While the laws themselves don’t prevent a doctor or loved one from coercing someone with a terminal disability to initiate the process, advocates assert that is no evidence in the three decades of the existence of Death with Dignity laws that these types of abuses or coercions are happening.
Death with Dignity and the Value of Human Life
Although not always, those who oppose Death with Dignity do so from a moralistic perspective, citing that medically assisted death cheapens the value of life.
Some opponents cite religious teachings as the basis for this opposition, saying that taking one’s own life is against the teachings and will of various deities. Other opponents to medical aid in dying say that that statutes will create a social landscape in which suicide becomes an acceptable standard by which to handle pain and suffering. They fear that the legalization of physician-assisted death on a grand scale will encourage people to take their own lives for pain and suffering that isn’t terminal.
Advocates for physician-aided death point out that many people choose lethal medication specifically because their lives are becoming less autonomous and dignified and they no longer enjoy being alive. The choice to have the prescription—even if a terminal patient chooses not to take it—adds value by providing a sense of empowerment and control over one’s fate in a time when loss of control is often the norm. In addition, proponents of assisted death believe that, in some circumstances, death is a more compassionate option than having to live in a state of constant suffering.

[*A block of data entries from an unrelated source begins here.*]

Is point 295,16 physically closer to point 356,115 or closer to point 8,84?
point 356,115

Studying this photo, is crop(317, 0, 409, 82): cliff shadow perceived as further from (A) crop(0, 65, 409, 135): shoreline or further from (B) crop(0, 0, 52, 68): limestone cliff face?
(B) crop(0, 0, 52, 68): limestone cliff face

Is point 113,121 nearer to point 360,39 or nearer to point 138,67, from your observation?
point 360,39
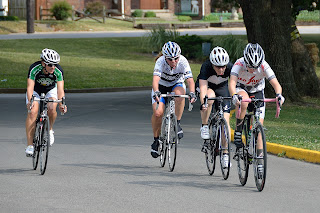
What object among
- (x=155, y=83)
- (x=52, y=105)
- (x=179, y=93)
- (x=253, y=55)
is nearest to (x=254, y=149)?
(x=253, y=55)

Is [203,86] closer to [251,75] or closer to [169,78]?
[169,78]

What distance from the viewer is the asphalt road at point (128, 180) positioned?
26.3 ft

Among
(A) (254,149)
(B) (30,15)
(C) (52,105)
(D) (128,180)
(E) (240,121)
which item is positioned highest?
(B) (30,15)

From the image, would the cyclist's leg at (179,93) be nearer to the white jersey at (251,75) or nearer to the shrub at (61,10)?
the white jersey at (251,75)

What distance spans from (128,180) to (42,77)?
2.01 m

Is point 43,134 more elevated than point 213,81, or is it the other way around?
point 213,81

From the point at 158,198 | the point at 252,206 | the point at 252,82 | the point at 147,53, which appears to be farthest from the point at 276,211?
the point at 147,53

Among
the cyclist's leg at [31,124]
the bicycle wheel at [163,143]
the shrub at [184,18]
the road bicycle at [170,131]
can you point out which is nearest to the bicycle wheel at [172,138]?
the road bicycle at [170,131]

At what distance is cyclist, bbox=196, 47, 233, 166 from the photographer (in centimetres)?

Death with Dignity … or Not?
As the U.S. continues on its march to expand access to physician-assisted death through the murky waters of oppositional viewpoints, one thing is clear: if Death with Dignity statutes become widely adopted, each of us will have to assess how we’d like our lives to end in the face of terminal illness. We will have to discuss our thoughts and feelings with our loved ones and caretakers, and ensure that our individual viewpoint on what it means to die with dignity is heard and understood.